Une nouvelle étude surprenante indique que les préférences humaines en matière d’appels d’accouplement des animaux s’alignent plus étroitement sur celles des animaux eux-mêmes qu’on ne le pensait auparavant. Les chercheurs ont découvert que parmi un large éventail d’espèces – notamment les mammifères, les oiseaux, les grenouilles et les insectes – les humains favorisaient systématiquement les mêmes vocalisations que celles que les animaux préféraient manifestement. Cela soulève des questions intrigantes sur les fondements biologiques communs de l’attraction acoustique.
Les résultats de l’étude : une préférence universelle ?
La recherche, menée auprès de plus de 4 000 participants, impliquait l’écoute de paires d’appels d’accouplement de 16 espèces animales différentes. Les participants ont été invités à sélectionner l’appel qu’ils « préféraient ». Les résultats ont révélé une tendance statistiquement significative chez les humains à choisir les mêmes sons que ceux pour lesquels les animaux avaient montré une préférence dans d’autres études.
«Nous avons été choqués par la force avec laquelle les données étayaient l’hypothèse», déclare Logan James, auteur principal de l’Université McGill et de l’Université du Texas à Austin. Le succès de l’étude suggère un lien plus profond entre la perception auditive humaine et animale que ce que les scientifiques ont traditionnellement supposé.
Pourquoi est-ce important ?
Ce n’est pas seulement une étrange curiosité ; cela remet en question la façon dont nous comprenons l’évolution de la perception sensorielle. Les humains et les animaux s’appuient sur le traitement des vibrations dans l’air pour prendre des décisions critiques, y compris celles liées à l’accouplement. L’étude implique que les aspects fondamentaux de l’évaluation acoustique peuvent être câblés entre les espèces, plutôt que d’être déterminés purement culturels ou individuellement.

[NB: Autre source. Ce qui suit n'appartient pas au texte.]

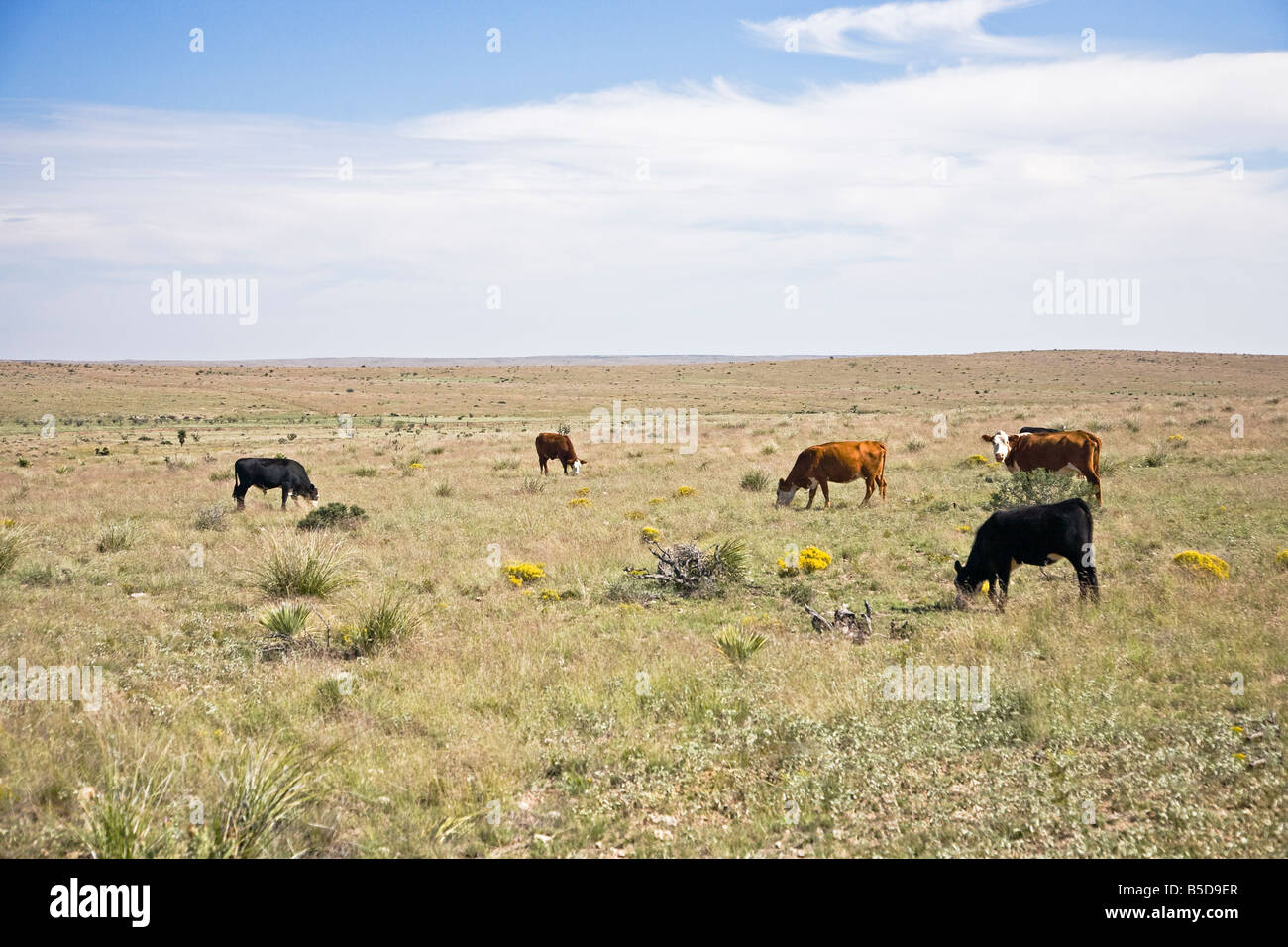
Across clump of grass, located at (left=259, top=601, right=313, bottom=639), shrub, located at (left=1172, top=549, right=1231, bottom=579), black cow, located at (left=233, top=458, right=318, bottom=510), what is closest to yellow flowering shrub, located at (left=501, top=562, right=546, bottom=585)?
clump of grass, located at (left=259, top=601, right=313, bottom=639)

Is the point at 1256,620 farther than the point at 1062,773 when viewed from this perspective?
Result: Yes

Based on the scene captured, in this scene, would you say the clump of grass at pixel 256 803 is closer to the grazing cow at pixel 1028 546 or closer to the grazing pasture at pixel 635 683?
the grazing pasture at pixel 635 683

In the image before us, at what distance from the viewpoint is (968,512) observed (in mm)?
16203

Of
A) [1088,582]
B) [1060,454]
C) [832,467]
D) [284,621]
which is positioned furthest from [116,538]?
[1060,454]

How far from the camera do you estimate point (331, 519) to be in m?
16.1

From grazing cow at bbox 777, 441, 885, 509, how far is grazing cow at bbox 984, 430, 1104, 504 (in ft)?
10.7

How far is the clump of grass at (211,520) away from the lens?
16.3 meters

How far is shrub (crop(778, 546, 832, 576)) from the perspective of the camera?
39.1 feet

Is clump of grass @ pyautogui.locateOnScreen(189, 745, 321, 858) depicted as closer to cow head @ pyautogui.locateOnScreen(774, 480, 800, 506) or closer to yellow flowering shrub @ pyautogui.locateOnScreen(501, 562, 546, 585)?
yellow flowering shrub @ pyautogui.locateOnScreen(501, 562, 546, 585)

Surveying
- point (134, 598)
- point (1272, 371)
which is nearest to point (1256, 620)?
point (134, 598)
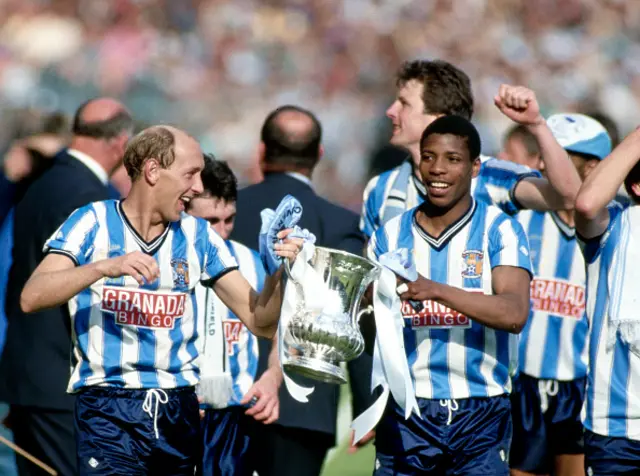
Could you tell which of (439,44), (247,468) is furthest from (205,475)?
(439,44)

La tendance s’est maintenue d’une espèce à l’autre, certaines valeurs aberrantes (comme le grillon hawaïen et le moineau chanteur) montrant des taux de concordance particulièrement élevés entre les préférences humaines et animales. À l’inverse, les cris du singe gelada montraient moins d’alignement. Les appels comportant davantage d’« ornements acoustiques » (gazouillis supplémentaires, clics, etc.) avaient tendance à être favorisés aussi bien par les humains que par les animaux.
Questions sans réponse : le « pourquoi » derrière la préférence
Bien que l’étude établisse une corrélation claire, les raisons sous-jacentes restent floues. Les animaux peuvent répondre aux appels d’accouplement en fonction de signaux de force ou de forme physique, alors qu’il est peu probable que les humains fassent les mêmes calculs. «Cela nécessite beaucoup plus d’investigations», note David Reby, éthologue à l’Université Jean Monnet.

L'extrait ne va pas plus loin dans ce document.